Puerto Rico has a historic opportunity to rebuild its electrical system and phase out its obsolete oil-fired generation in favor of a much more decentralized and reliable system based on renewable energy. To do that, the island must design a regulatory framework that maximizes the penetration of renewable energy and empowers the creation of locally-based energy systems, such as municipal, cooperative and community owned micro- and mini-grids.

That is the gist of formal comments the Institute for Energy Economics and Financial Analysis (IEEFA), the Sierra Club, El Puente, the Latino Climate Action Network and Cambio PR filed with the Puerto Rico Energy Bureau (formerly the Puerto Rico Energy Commission) this week.

The bureau sought comments from the public in two important cases: one covering a range of questions related to restructuring of Puerto Rico’s electrical system, including the possibility of establishing a wholesale electricity market in Puerto Rico as well as retail choice; and the other on the Puerto Rico Electric Power Authority’s proposed integrated resource plan.

In the market restructuring case, our joint comments concluded that some of the regulatory tools — including establishing wholesale and/or retail electricity markets— the Bureau is considering are not appropriate to Puerto Rico’s electricity system. We warned that the wholesale and retail electricity market ideas that Puerto Rico is contemplating importing from the mainland do not fit Puerto Rico’s current context.

Largely implemented on the mainland in the late 1990s and early 2000s, these ideas were not designed with the goal of maximizing deployment of distributed generation or cost-effective renewable energy.
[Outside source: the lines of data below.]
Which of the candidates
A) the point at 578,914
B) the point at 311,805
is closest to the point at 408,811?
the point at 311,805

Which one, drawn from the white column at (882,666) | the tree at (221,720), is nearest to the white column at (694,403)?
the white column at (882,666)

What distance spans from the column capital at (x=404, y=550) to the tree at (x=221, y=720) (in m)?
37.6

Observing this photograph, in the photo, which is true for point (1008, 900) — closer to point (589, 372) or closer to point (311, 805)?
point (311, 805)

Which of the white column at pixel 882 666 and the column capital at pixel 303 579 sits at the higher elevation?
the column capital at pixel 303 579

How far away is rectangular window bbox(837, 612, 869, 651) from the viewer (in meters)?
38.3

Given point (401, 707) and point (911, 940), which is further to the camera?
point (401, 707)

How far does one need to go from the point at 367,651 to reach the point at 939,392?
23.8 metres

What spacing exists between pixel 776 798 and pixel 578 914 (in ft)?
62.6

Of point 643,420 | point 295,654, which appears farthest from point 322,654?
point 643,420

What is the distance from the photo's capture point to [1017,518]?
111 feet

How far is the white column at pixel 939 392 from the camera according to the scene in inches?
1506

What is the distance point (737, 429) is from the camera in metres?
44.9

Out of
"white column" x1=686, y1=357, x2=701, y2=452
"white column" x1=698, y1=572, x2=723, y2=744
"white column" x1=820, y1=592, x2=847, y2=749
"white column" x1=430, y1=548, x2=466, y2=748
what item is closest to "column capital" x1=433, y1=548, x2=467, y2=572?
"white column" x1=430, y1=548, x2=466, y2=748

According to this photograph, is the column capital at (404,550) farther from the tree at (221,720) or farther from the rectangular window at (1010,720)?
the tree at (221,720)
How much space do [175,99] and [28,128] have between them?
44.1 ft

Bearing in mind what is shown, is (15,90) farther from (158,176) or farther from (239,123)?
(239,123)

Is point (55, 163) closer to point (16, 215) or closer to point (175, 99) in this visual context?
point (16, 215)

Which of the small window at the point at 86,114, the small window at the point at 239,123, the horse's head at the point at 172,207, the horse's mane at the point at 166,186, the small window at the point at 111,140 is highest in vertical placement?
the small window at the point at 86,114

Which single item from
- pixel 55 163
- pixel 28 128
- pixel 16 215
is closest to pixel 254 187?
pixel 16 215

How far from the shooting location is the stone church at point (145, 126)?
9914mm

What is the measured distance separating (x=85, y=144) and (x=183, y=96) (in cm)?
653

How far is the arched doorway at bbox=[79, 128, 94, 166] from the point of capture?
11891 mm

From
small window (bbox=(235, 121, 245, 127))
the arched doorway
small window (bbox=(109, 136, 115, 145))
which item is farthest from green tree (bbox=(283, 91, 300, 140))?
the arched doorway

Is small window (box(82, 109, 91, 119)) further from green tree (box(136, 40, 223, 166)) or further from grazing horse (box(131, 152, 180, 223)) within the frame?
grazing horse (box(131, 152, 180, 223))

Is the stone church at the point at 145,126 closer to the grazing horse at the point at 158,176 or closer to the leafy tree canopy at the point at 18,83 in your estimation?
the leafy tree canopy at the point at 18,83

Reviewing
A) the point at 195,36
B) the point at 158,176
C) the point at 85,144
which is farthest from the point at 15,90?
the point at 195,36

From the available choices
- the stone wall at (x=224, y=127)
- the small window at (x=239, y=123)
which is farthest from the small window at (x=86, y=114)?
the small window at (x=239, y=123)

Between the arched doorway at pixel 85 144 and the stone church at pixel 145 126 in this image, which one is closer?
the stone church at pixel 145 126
Indeed, many of the U.S. jurisdictions that restructured their electricity systems in the 1990s are now trying to determine how to make a transition to distributed energy resources, lower-priced renewable supply, and demand management — the same questions facing Puerto Rico.

The second case at the bureau centers on the Puerto Rico Electric Power Authority’s upcoming integrated resource plan, its plan for the island’s electricity mix for the next twenty years. While the IRP will not be finalized until late September, the Energy Bureau invited stakeholders to comment on the assumptions and modeling scenarios for the IRP, which were prepared by Siemens and presented to the bureau earlier this month.

Our joint comments criticized the IRP’S heavy focus on building new infrastructure for importing natural gas into Puerto Rico. Although the cornerstone of PREPA’s previous IRP — plans for the Aguirre Offshore Gas Port — no longer seems to be under serious consideration, the new IRP considers bringing natural gas to the port of San Juan, as well as building new natural gas import facilities at Mayaguez and Yabucoa. Incredibly, only one of the seven modeling scenarios that PREPA will be evaluating as part of the IRP does not include new natural gas.

We also argued that PREPA has likely underestimated future natural gas import costs, an assumption that will have significant consequences on the model’s prediction of the optimum future energy mix.

PREPA’s natural gas-heavy IRP is consistent with the priorities of new PREPA CEO Jose Ortiz, who has recently touted his plans for prioritizing new natural gas infrastructure. We maintained that PREPA should instead use the IRP modeling process to maximize the level of cost-effective renewable energy, storage, energy efficiency and demand response — and then see how much remains to be covered by imported fossil fuels. Prioritizing imported fossil fuels will mire Puerto Rico in the past and will continue to make the system both expensive and financially unstable.